Erika’s constructions are experiments and her photography documents this activity. For that alone it should be called experimental photography. Behind every object lies a different way of life, each one ages in a different way. The metal of a window frame takes on its own meaning when the glass shatters and arms come to carry it to its grave. A football, swollen sphere of boyhood dreams, gains a mouth and a smile when it is abandoned, airless and breathless, in a neglected yard. The cellulose of a thorn becomes a scaffold where plastic can settle to watch the world go by.

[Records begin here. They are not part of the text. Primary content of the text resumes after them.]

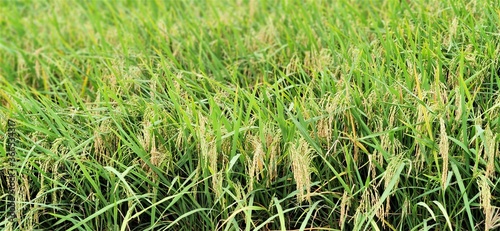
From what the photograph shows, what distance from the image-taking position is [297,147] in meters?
2.19

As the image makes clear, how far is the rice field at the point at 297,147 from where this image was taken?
2156 millimetres

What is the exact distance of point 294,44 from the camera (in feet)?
10.3

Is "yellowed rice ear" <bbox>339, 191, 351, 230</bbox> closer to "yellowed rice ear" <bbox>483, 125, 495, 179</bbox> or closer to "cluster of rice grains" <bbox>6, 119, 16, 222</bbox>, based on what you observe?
"yellowed rice ear" <bbox>483, 125, 495, 179</bbox>

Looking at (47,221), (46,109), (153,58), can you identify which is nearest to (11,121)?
(46,109)

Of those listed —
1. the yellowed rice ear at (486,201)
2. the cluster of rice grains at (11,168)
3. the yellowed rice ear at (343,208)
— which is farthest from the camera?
the cluster of rice grains at (11,168)

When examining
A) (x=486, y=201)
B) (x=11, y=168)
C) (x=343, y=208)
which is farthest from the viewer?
(x=11, y=168)

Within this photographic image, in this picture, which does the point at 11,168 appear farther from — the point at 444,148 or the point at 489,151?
the point at 489,151

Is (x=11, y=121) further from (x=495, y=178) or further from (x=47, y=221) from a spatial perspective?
(x=495, y=178)

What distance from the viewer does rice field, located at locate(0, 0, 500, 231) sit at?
2.16 meters

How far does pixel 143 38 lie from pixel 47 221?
1340 mm

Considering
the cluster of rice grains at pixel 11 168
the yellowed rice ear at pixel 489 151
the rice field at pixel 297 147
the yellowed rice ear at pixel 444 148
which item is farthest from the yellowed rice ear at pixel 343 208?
the cluster of rice grains at pixel 11 168

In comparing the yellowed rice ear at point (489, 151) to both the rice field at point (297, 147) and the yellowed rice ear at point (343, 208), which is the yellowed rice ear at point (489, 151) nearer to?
the rice field at point (297, 147)

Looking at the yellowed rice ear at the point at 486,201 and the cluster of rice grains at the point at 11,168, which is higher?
the cluster of rice grains at the point at 11,168

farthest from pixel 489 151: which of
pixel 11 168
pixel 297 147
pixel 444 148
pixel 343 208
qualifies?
pixel 11 168
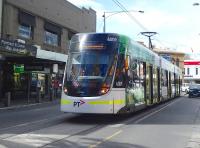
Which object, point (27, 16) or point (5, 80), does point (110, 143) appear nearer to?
point (5, 80)

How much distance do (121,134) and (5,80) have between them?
26.4 m

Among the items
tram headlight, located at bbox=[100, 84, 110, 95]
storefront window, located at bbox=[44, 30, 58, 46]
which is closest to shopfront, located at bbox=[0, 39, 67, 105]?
storefront window, located at bbox=[44, 30, 58, 46]

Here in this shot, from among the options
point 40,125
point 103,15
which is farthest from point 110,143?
point 103,15

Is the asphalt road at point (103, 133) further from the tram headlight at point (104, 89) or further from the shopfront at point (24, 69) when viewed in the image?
the shopfront at point (24, 69)

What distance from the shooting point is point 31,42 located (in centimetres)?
4309

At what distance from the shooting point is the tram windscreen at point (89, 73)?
17.5 m

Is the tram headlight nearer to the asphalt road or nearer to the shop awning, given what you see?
the asphalt road

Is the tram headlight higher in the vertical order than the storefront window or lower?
lower

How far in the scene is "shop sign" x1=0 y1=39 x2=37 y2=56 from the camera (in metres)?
30.2

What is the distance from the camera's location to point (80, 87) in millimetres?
17578

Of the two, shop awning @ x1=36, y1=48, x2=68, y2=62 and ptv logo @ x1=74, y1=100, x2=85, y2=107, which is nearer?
ptv logo @ x1=74, y1=100, x2=85, y2=107

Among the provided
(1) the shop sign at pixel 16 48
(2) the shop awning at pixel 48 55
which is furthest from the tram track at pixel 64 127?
(2) the shop awning at pixel 48 55

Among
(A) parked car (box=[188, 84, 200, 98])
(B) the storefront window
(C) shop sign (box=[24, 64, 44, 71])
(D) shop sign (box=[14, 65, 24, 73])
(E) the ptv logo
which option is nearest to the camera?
(E) the ptv logo

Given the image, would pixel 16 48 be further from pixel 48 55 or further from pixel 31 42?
pixel 31 42
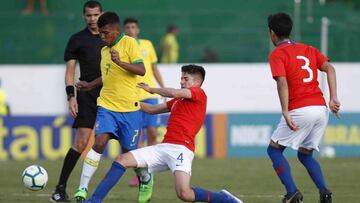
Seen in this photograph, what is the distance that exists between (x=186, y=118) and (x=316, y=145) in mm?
1770

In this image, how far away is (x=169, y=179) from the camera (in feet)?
49.5

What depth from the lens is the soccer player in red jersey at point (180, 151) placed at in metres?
9.73

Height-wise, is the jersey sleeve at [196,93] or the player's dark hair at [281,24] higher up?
the player's dark hair at [281,24]

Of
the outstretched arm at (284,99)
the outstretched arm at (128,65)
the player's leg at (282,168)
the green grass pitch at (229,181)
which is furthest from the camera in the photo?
the green grass pitch at (229,181)

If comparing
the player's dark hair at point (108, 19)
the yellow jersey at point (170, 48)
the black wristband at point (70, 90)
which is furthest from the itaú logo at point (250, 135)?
the player's dark hair at point (108, 19)

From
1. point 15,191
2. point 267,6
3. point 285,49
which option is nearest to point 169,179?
point 15,191

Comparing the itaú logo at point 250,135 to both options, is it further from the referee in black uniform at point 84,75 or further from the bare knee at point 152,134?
the referee in black uniform at point 84,75

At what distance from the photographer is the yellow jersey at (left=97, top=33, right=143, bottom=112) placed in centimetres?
1070

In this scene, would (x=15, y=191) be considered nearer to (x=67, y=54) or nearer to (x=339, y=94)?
(x=67, y=54)

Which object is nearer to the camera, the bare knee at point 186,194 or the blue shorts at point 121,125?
the bare knee at point 186,194

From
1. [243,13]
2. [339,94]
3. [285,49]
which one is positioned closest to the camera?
[285,49]

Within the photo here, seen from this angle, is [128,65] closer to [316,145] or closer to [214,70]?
[316,145]

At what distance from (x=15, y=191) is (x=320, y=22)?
11556 mm

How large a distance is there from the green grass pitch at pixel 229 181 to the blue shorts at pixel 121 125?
1.11 meters
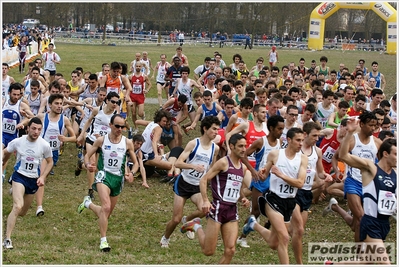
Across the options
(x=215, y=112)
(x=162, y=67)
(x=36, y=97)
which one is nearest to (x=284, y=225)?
(x=215, y=112)

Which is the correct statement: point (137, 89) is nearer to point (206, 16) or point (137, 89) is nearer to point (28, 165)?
point (28, 165)

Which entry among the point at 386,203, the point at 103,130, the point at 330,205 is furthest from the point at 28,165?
the point at 386,203

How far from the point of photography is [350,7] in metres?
40.0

All her life Erika has enjoyed the mysteries of mechanisms. She tore apart her toys and deconstructed their metal hearts. She has always preferred boxes of old devices to altars to the dead. After living for a while in a land where corpses insult the living in bars, she decided to travel to a country where artefacts share citizenship with the human realm. Thus she arrived in a city that is one of the world’s bicycle paradises, populated by centaurs, part human but riding on fragile wheels. She learnt to slip through the open spaces of a place where the landscape is made up of water, earth and mist. The city taught her to look, to discover amputated objects suggesting new stories. A quick-witted mongrel, she made the city her own and set about turning elements of her new environment into protagonists of her worlds. Asthmatic cameras and the broken chains of old bicycles embrace other fragments of pre-decadent worlds and emerge from them, or melt into glass once smashed against cobble stones, or replicate the behaviour of other, vegetable lives. The underworld of the metal and rubber souls of dismantled bicycles expresses the dynamism of a destroyed city that is reconstructing itself through an imagination born of woods and lakes and regenerating itself using left over materials that survived the devastation.

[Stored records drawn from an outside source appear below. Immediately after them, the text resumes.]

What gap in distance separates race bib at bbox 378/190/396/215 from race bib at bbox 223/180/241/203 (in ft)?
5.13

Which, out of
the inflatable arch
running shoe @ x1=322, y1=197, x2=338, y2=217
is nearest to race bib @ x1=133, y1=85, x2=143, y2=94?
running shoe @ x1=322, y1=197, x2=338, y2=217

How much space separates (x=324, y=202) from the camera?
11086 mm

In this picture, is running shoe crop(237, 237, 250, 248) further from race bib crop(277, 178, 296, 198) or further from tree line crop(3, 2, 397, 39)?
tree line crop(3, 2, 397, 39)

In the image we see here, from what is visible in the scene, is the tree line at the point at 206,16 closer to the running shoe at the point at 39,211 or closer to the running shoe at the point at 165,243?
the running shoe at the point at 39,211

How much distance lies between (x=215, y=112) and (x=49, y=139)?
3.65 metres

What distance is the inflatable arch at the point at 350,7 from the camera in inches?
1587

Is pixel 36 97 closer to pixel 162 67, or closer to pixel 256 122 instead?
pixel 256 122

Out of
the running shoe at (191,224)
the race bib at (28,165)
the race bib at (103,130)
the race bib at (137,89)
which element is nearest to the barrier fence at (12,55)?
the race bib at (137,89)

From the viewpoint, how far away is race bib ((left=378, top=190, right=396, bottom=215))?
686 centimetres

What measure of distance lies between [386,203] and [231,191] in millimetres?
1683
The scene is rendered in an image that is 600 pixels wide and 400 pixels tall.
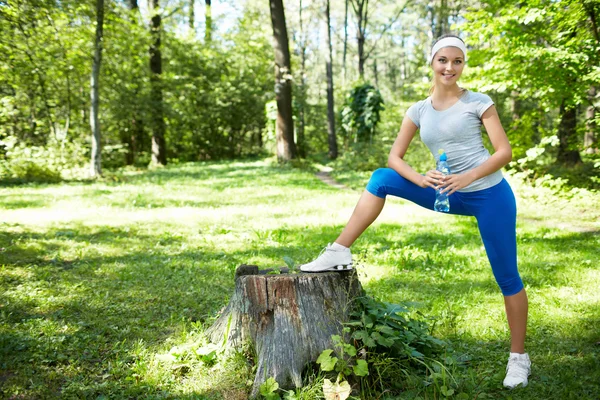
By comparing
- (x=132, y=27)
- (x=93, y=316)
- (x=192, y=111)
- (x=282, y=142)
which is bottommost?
(x=93, y=316)

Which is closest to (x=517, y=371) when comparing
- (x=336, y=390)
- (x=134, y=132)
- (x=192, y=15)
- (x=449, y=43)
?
(x=336, y=390)

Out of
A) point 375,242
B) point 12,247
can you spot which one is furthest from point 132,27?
point 375,242

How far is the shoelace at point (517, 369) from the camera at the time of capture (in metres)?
3.14

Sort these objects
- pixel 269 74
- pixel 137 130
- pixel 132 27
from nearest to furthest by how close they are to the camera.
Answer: pixel 132 27 → pixel 137 130 → pixel 269 74

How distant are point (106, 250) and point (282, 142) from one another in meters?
14.8

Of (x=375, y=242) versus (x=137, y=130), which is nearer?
(x=375, y=242)

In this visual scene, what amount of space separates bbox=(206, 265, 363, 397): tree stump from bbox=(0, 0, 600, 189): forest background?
553 centimetres

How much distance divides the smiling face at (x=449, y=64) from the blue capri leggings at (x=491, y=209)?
0.68 metres

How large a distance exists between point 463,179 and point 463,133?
328mm

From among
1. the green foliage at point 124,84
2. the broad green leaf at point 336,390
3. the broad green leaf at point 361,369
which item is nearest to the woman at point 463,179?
the broad green leaf at point 361,369

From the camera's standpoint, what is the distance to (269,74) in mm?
31594

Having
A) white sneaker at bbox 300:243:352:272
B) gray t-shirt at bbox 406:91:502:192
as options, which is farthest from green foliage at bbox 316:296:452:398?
gray t-shirt at bbox 406:91:502:192

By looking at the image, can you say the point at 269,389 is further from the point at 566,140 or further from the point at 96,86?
the point at 96,86

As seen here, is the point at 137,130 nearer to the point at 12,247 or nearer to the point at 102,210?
the point at 102,210
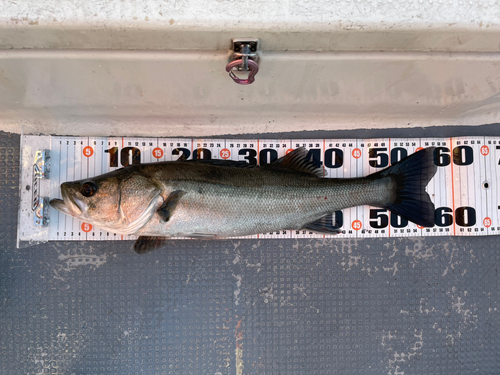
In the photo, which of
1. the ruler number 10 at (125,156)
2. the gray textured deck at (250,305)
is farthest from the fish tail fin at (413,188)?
the ruler number 10 at (125,156)

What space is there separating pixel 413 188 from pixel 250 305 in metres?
1.33

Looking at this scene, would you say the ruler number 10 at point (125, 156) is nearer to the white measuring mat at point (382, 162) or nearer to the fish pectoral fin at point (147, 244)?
the white measuring mat at point (382, 162)

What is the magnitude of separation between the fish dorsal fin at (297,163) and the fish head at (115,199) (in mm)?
755

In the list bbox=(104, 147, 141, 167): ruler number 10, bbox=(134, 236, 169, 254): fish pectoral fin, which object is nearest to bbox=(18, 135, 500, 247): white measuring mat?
bbox=(104, 147, 141, 167): ruler number 10

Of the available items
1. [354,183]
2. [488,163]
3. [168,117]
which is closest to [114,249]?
[168,117]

The objects of a newly invented world lie before Erika’s camera. She places them there with all the care of a baroque painter preparing a still life. The difference, however, is that she gives life to things that never lived, removing obvious symbolisms. Rather than the decadence of the vanities, her spaces contain the regeneration of a new objectivity made from time and light. She observes not only glass that lets her see transparently, but also translucent plastic materials with the insolence of the quasi-eternal, and attempts to capture the subtlety of light muddied as it passes through this aristocratic rubbish. Sometimes Erika is tempted to catch these new objects in one unrepeatable image; then she delves into the heritage of wizards and turns the photograph into a unique trace, a proof of the ephemeral nature of these new identities, no less banal than those of natural objects.
In seeking witnesses for her activities, Erika’s chief ally is the sustained gaze of a mind that has always had this sole purpose, made to move and disturb. She is the one who guides us beyond the frontiers of our comfortable world, where we believe objects to be unambiguous.
If you’re looking for affiliations, it should be noted that Erika does not belong to the large tribe of widows of Frida Kahlo, but rather digs up her inspiration from the rubbish tips where forgotten toys can be found in any part of the world.